Stan Lee, one of the comics industry's most well-known creators and visionaries, died on Monday, November 12, in Los Angeles. Lee, while partnered with artists Jack Kirby and Steve Ditko, developed some of Marvel's most enduring superheroes, including Spider-Man, the Incredible Hulk, Thor, and Iron Man, which dominate pop culture today.
"Stan Lee was as extraordinary as the characters he created. A super hero in his own right to Marvel fans around the world, Stan had the power to inspire, to entertain, and to connect. The scale of his imagination was only exceeded by the size of his heart," said Bob Iger, Chairman and CEO, The Walt Disney Company, which purchased Marvel Entertainment in 2009.
Born as Stanley Martin Lieber to Romanian immigrant parents in New York City, Lee first worked in comics at Timely Comics. Lee used several pseudonyms as a writer, explaining later that he was concerned that he'd ruin his literary reputation if it was later known that he'd written for comic books. But comics—and especially promoting the superhero genre—was where Lee's genius lay and where his reputation was eventually made.
In the late 1950s, DC Comics had revived the comics superhero with the Flash and the Justice League. Stan Lee and Jack Kirby countered in 1961 with the immediately popular Fantastic Four and a rebranding of the company, which would henceforth be known as Marvel. More superheroes followed, each with his or her own brand of flaws and emotional angst. In 1962, Steve Ditko and Stan Lee created Spider-Man, Marvel's most successful superhero.

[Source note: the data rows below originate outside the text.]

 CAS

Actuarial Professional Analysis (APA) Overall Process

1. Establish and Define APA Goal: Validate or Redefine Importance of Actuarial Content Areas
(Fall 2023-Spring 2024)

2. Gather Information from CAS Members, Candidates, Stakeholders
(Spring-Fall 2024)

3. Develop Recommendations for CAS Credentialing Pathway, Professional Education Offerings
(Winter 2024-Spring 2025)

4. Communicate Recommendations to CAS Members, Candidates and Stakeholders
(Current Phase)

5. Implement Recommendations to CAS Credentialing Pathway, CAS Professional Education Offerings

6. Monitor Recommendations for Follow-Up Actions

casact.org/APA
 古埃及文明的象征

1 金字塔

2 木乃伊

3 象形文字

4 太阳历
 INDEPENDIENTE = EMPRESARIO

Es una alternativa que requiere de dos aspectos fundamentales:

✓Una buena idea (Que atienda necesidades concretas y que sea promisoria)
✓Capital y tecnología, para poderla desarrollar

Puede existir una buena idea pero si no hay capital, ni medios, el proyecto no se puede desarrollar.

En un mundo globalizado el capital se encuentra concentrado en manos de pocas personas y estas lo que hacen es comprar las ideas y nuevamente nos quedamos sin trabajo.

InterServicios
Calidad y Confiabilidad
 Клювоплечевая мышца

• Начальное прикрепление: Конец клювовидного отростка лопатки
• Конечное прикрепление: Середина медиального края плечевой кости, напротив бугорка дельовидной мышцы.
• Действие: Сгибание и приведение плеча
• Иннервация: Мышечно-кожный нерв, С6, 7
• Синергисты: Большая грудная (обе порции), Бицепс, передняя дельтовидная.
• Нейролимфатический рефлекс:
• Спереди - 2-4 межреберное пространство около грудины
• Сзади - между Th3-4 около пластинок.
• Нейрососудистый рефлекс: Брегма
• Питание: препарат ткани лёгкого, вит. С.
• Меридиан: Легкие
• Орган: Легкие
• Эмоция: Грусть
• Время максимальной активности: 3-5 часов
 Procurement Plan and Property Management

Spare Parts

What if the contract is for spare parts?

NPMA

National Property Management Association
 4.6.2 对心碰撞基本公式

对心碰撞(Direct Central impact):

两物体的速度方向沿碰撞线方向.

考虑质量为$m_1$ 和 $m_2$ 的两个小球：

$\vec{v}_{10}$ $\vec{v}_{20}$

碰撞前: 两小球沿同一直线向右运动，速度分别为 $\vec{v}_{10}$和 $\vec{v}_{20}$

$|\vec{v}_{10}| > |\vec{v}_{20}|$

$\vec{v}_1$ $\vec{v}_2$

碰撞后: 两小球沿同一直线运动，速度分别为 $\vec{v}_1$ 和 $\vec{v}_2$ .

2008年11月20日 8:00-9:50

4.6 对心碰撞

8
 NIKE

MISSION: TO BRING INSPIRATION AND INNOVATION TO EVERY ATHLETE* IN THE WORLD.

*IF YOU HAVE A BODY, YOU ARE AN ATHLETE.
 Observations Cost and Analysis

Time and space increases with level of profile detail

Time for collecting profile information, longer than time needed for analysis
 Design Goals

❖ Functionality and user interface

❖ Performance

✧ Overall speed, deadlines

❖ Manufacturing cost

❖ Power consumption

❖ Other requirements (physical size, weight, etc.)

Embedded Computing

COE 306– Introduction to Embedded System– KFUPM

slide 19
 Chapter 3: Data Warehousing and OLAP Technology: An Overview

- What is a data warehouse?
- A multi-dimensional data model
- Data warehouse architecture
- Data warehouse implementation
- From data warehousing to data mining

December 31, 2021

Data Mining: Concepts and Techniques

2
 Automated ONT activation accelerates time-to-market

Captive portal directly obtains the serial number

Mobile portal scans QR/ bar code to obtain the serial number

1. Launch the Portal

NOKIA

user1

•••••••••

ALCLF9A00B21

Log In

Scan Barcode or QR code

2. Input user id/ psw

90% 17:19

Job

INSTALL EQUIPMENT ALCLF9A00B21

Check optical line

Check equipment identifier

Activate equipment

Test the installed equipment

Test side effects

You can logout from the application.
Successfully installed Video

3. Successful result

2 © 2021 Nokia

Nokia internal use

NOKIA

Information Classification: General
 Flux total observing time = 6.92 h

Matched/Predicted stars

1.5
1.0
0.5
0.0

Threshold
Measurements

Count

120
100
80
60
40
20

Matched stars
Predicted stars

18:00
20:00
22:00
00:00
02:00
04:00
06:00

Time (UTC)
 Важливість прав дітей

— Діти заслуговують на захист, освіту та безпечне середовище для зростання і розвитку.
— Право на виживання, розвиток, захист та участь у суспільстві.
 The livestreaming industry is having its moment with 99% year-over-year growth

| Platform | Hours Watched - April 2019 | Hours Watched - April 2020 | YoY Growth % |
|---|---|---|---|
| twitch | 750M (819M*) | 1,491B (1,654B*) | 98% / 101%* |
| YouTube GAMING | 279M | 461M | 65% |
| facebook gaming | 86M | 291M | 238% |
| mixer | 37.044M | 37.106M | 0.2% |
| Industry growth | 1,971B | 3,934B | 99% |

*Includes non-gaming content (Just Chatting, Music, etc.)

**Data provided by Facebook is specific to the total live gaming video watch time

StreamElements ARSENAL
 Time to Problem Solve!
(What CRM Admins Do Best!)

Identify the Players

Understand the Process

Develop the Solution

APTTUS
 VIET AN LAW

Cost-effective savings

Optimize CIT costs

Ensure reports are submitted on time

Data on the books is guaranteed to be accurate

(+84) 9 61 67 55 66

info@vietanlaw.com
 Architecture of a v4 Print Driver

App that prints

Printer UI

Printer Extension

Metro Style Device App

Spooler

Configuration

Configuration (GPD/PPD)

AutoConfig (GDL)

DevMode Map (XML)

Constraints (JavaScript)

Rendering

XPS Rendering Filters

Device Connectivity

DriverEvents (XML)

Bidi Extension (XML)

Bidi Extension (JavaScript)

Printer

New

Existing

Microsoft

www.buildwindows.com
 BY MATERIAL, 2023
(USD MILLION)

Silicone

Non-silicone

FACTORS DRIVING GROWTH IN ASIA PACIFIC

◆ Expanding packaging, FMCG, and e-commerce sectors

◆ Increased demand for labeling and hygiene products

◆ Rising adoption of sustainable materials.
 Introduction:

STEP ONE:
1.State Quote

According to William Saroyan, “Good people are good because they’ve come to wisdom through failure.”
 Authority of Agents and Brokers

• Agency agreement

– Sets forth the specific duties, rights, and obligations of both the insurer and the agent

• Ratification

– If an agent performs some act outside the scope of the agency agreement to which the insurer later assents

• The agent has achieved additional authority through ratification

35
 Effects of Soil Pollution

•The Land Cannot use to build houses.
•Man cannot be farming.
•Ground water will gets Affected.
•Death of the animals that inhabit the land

At times, Lee's real-life world was as dramatic as that of his on-page characters. A lawsuit erupted between Lee and Marvel over Lee not receiving proceeds related to the Marvel films, which was settled in 2005. This year, Lee filed and then dropped a lawsuit against POW! Entertainment, which he had co-founded, for $1 billion.
Joan Lee, Stan's wife of 70 years, died in 2017. Stan Lee is survived by his daughter, Joan.